Regardless of how many new users it could attract, Binance isn’t interested in offering users the ability to trade stocks.
CEO Changpeng Zhao told Decrypt on the latest gm podcast that cryptocurrency exchanges offering the feature are neither right nor wrong, but he emphasized that swapping equities doesn’t align with his company’s philosophy.
As crypto firms endure a broad market slump, some have turned their focus to adding users with new features. In May, FTX began offering clients the ability to trade stocks in accounts funded with stablecoins.
"Some exchanges want to go back to stock trading," CZ said in an obvious reference to FTX. "We don’t have any plans on doing stock trading,” said CZ. "We’re not running a fiscal broker store anytime soon.”
And while stock trading has proven a lucrative market for many retail investment platforms, such as Robinhood and Webull, CZ said he’d rather see Binance focus on building more Web3 tools.
“We are a pure Web3 company,” CZ said. “We’re not going back, we’re moving forward.”

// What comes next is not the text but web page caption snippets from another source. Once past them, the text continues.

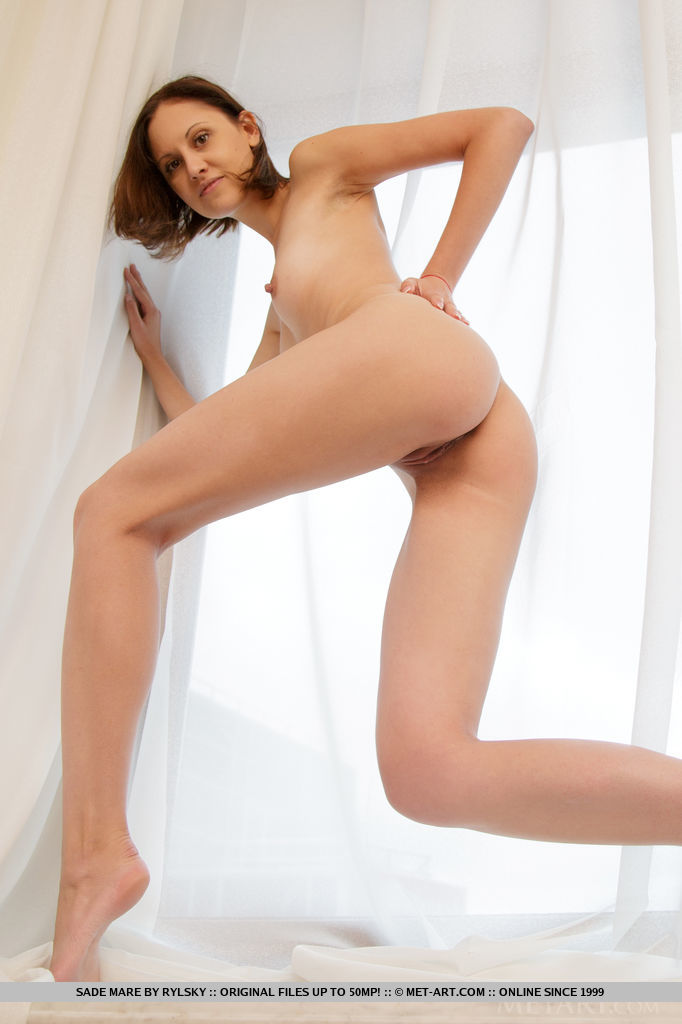 Sade Mare shows off her petite body with tight butt and sweet pussy as she poses by   the window.
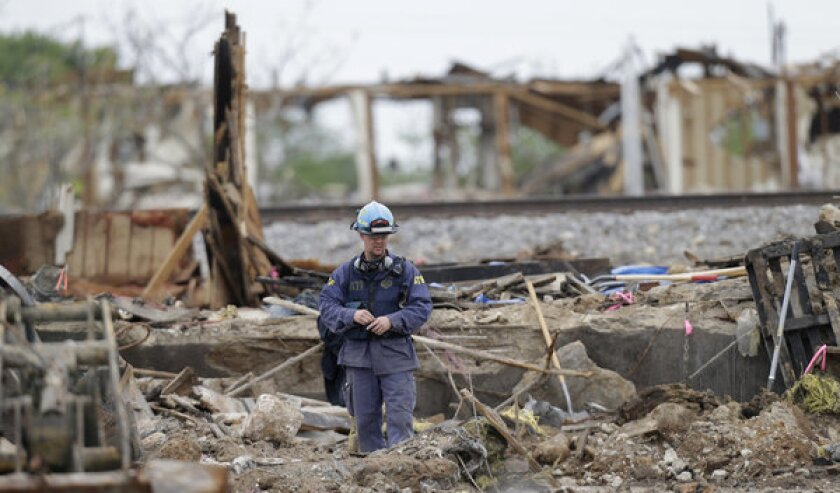 An investigator looks over a destroyed fertilizer plant in West, Texas.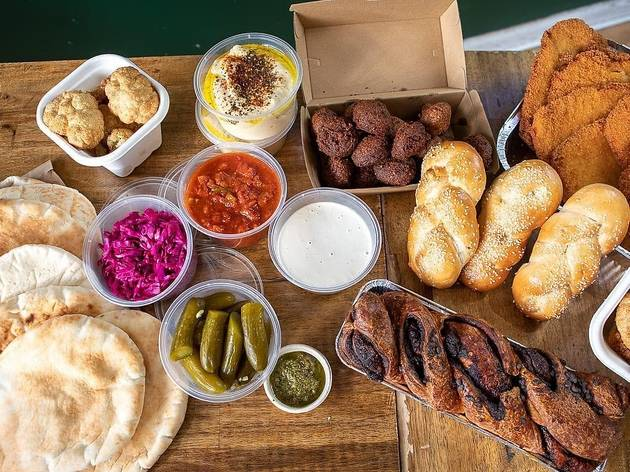 Picnic pack featuring challah, pickles, pickled cabbage, babka, hummus, pitas and schnitzels.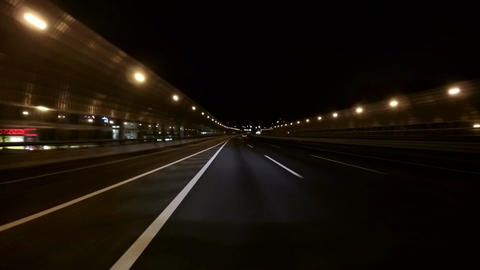 Street lights on the empty Tomei Expressway heading to Tokyo GIF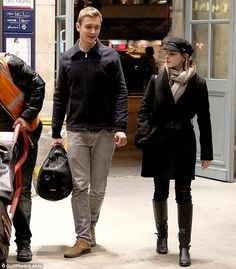 Emma Watson arrives in Paris in a chic baker boy hat and knee-high leather boots. aaaand im pretty sure this is also Luke, Tom Hiddleston's publicist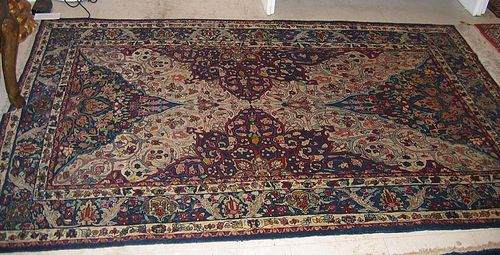 TEHERAN, old. Blue and white central field, patterned with trailing flowers and palmettes, blue floral border, good condition, 209x134 cm.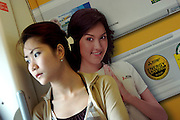 BTS skytrain. Passenger with ad poster.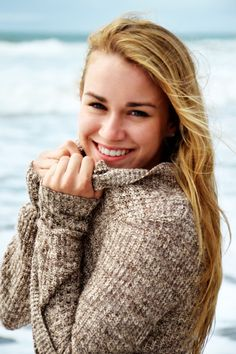 Portrait at the ocean Photo by Myle Collins Mylestone Photography Portrait girl, portrait woman, posing girl, posing for woman, senior portrait, portrait at the beach, portrait at the ocean, holding sweater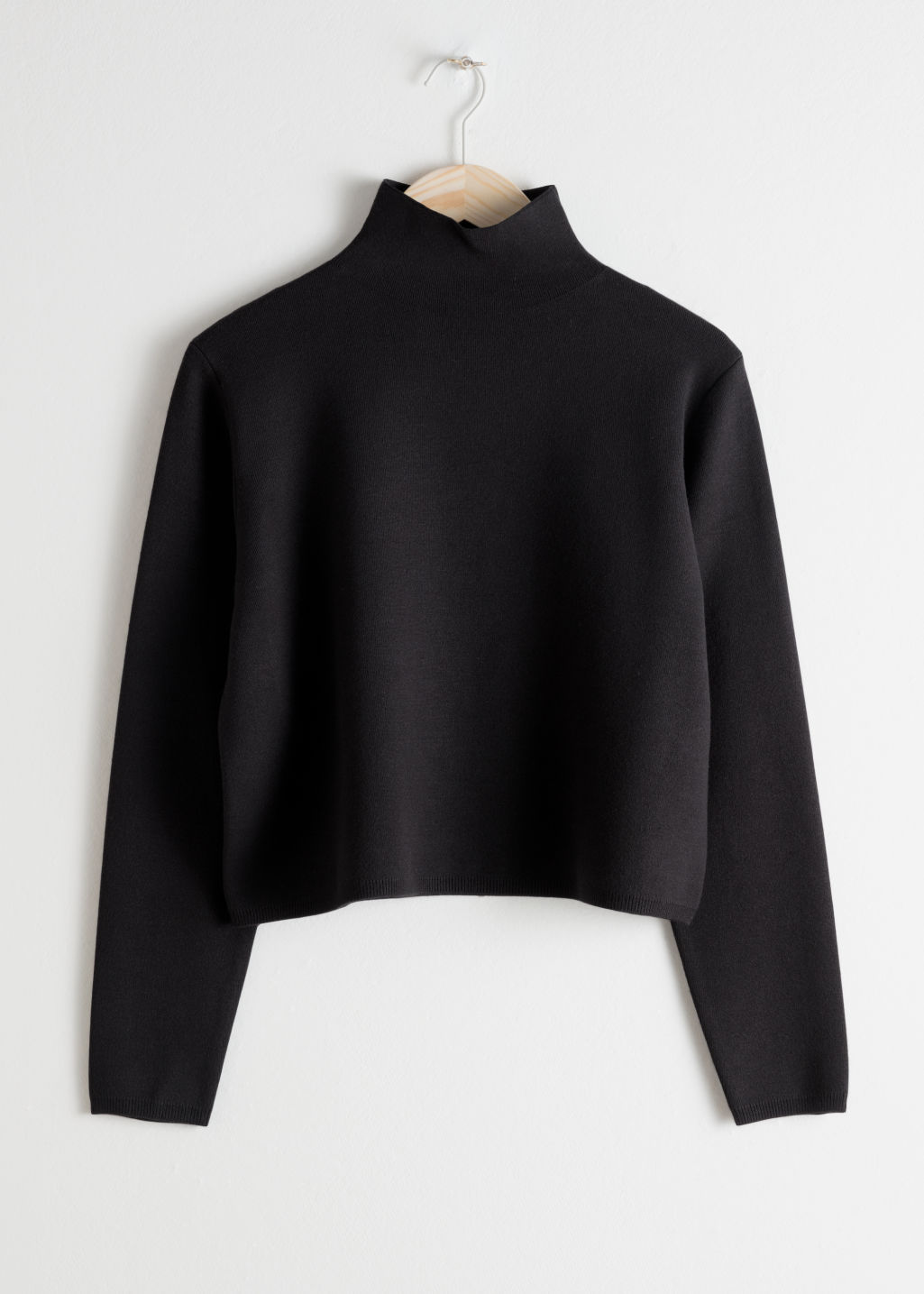 Front image of Stories tight turtleneck  in black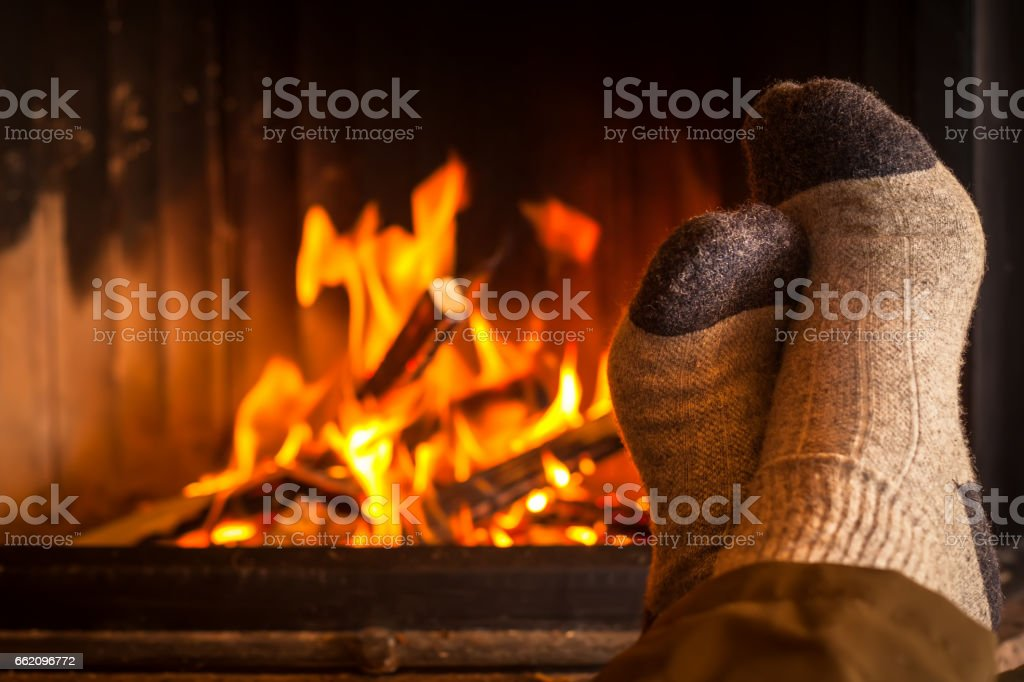 warming feet at fireplace stock photo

The CEO added that Binance is eyeing a few companies as potential acquisition targets during the bear market, but that none of those would revolve around the exchange of traditional equities. CZ also suggested the potential deals would be more “simple” than a complicated loan structure or bailout.
“That is not to say that complex deals are bad,” CZ said. “But my preference is always keep everything very simple, very straightforward, boil everything down to very basic core principles, and go from there.”
He also commented directly on the $500 million line of credit extended to bankrupt crypto broker Voyager Digital by Sam Bankman-Fried's Alameda Research: "I would never do that type of deal."
In May, Bankman-Fried bought a 7.6% stake in Robinhood, and Bloomberg reported last month that he was interested in buying the stock and crypto trading app outright, but he dismissed the rumor, stating that there were “no active M&A conversations about Robinhood currently taking place.”